Neanche fa più notizia che, nella politica italiana da sempre capovolta, il Parlamento cacci chi grida “Onestà, onesta!”. In fondo è la colpa più grave, quella più imperdonabile: un po’ come andare da Rocco Siffredi e pretendere castità. Regola aurea, per larga parte dei media, è che la colpa ricada a prescindere sul Movimento 5 Stelle: il capro espiatorio perfetto, che sia effettivamente criticabile (e spesso lo è) o che abbia come macchia quella di mostrarsi alterato di fronte ai soprusi (alla Costituzione, mica a loro). Il Parlamento è uno strano microcosmo: dentro si può fare di tutto, l’importante è che lo si faccia col sorriso. Sfasciare ogni cosa va bene, però con educazione. Al contrario, se qualcuno scopre che gli hanno appena rubato la macchina e per questo si arrabbia un po’, giocoforza il colpevole diventa lui: troppo maleducato. Funziona così, e funziona forse al contrario.

La fredda cronaca degli ultimi giorni (e notti) alla Camera mostra un quadro d’insieme scarsamente avvincente. Regole minime sventrate. Presidenti e vicepresidenti oltremodo parziali. L’evanescente Boschi che assurge a madrina costituente (esce Calamandrei, entra Maria Elena: come sostituire Pelé con Muntari). Una gestione delle minoranze e delle opposizioni appena illiberale. Canguri, sedute fiume, insulti. “Dissidenti” che abbaiano ma non mordono. La Boldrini che ormai imbarazza pure Sel. Una perdurante involuzione democratica, di fronte alla quale però buona parte dell’informazione italiana – non per nulla al 73 esimo posto per libertà di stampa, giusto tra Moldavia e Nicaragua – soprassiede. Molto meglio raccontare con dovizia la reunion tra Al Bano e Romina: è più facile, è più redditizio. Un tempo, quando c’era da demolire la Costituzione, si sceglieva agosto perché la gente era al mare. Oggi si sceglie Sanremo, perché la gente al mare non è ma ha comunque il cervello in vacanza. Così anche l’importanza da dare agli avvenimenti si capovolge: il problema non è che una ghenga arrivista – composta da nominati, eletta con legge incostituzionale – proceda come un bulldozer per trasformare il Senato in un dopolavoro inutile su cui spiaggiare consiglieri regionali spesso indagati e di colpo protetti da immunità, ma che l’opposizione alzi i toni.
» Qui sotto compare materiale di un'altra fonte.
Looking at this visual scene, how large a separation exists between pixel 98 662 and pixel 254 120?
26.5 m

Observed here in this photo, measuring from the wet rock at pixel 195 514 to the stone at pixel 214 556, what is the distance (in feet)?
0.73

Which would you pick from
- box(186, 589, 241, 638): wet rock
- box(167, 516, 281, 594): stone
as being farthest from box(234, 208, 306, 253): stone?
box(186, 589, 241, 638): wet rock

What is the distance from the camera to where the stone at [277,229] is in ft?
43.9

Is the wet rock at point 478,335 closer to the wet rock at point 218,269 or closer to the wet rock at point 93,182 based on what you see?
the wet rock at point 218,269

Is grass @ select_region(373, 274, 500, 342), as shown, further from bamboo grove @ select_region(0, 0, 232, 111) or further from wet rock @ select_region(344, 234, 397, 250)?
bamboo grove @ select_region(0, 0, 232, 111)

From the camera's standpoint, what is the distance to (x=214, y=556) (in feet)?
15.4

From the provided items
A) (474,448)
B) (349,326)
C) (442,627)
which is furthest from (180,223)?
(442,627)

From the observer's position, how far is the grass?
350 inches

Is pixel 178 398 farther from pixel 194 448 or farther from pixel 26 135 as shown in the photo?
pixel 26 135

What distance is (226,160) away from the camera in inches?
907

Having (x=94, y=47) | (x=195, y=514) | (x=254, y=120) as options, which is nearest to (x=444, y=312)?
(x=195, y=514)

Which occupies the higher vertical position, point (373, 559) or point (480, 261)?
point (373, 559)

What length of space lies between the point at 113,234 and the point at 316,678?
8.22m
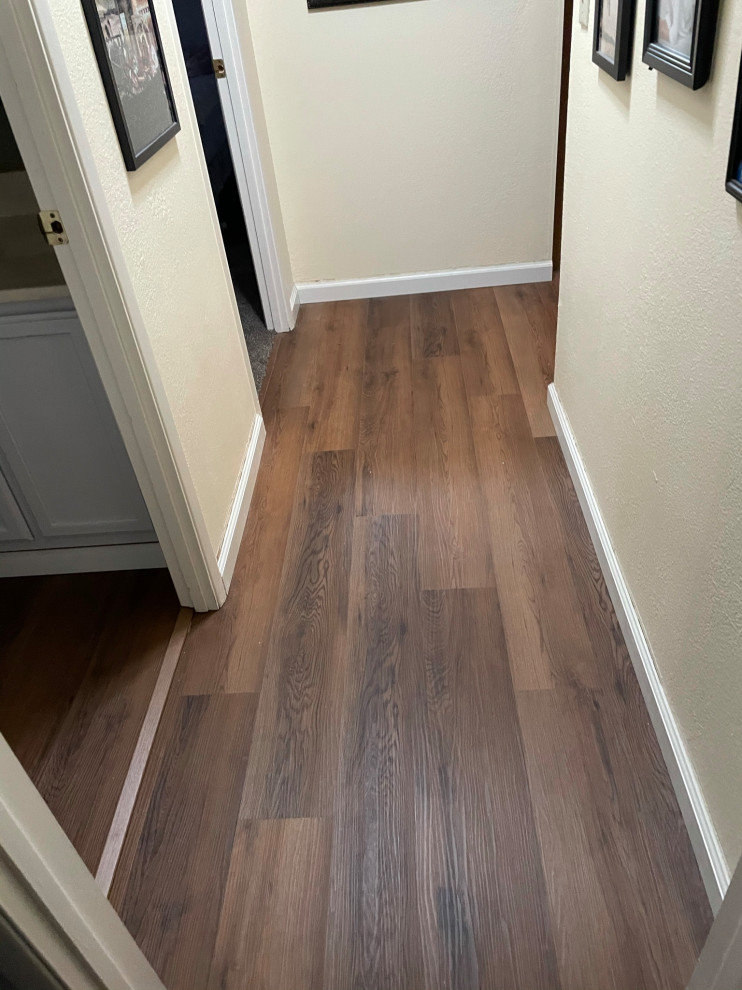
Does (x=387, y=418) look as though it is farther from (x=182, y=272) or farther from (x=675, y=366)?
(x=675, y=366)

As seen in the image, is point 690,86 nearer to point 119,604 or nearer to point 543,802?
point 543,802

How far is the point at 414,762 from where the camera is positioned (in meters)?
1.55

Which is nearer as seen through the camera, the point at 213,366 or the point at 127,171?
the point at 127,171

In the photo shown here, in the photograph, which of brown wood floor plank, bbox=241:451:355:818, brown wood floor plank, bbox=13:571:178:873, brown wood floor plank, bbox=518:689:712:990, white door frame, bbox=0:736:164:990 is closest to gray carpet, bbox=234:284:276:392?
brown wood floor plank, bbox=241:451:355:818

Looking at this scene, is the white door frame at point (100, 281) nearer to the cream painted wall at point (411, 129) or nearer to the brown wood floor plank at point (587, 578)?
the brown wood floor plank at point (587, 578)

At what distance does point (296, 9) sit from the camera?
2.94 meters

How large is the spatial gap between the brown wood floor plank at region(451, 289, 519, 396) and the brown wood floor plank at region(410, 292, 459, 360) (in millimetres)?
32

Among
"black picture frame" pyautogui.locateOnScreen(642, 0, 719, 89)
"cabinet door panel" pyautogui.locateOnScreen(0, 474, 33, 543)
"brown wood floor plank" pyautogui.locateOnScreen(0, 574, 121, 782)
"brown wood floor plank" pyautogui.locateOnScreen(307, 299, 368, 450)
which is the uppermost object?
"black picture frame" pyautogui.locateOnScreen(642, 0, 719, 89)

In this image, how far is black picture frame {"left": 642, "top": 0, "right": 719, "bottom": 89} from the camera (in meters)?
1.05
Anomalia anche questa, del resto, se fino a ieri l’opposizione erano i Violante (di cui la veemenza è nota) e D’Alema (di cui il berlusconismo è noto). Accusare l’opposizione di opporsi troppo è come rinfacciare a Tyson di aver picchiato troppo Donnie Long: magari era vero, ma Tyson faceva il pugile. Mica l’impiegato al catasto. È tornata la Dc, una Dc 2.0 allegramente impreparata e spensieratamente autoritaria, garbata nei modi e carnivora nei contenuti. Renzi sta a De Mita come Carlo Conti a Bongiorno, e guai a chi non si adegua alla melassa normalizzatrice e restauratrice. Chi non ci sta – politici e intellettuali, giornalisti e cittadini – è un gufo. Un disfattista. Un eversivo da punire con l’espulsione dall’Aula, ma più che altro dall’informazione. Tipo i 5 Stelle, “fascisti” per antonomasia. Anche se hanno appena proposto una sorta di alleanza part-time a Syriza (noti fascisti) e Podemos (noti nazisti), esigendo che le Alba Dorata (noti democratici) girino al largo. Anche se avrebbero interrotto l’ostruzionismo alla Camera se solo fosse stato accettato il referendum senza quorum, un’idea che un tempo pareva piacere anche al Pd. Anche se a scazzottarsi sono stati quelli di Pd e Sel, e prima quelli di Ncd e Lega, e già che c’erano pare anche quelli di Forza Italia (si picchiavano tra loro: così, per ricordarsi di essere vivi). La narrazione capovolta impone che sia “colpa dei grillini”. Sempre. Il Pd ha picchiato Sel? “Colpa dei grillini”. L’Italia è uscita dai Mondiali? “Colpa dei grillini”. La carbonara è scotta? “Colpa dei grillini”. Com’è bella questa informazione, e questa politica, tutta al contrario. Così bella che, se ti adegui a guardarla a rovescio, perfino l’anomalia odierna sembra quasi una nuova forma di democrazia.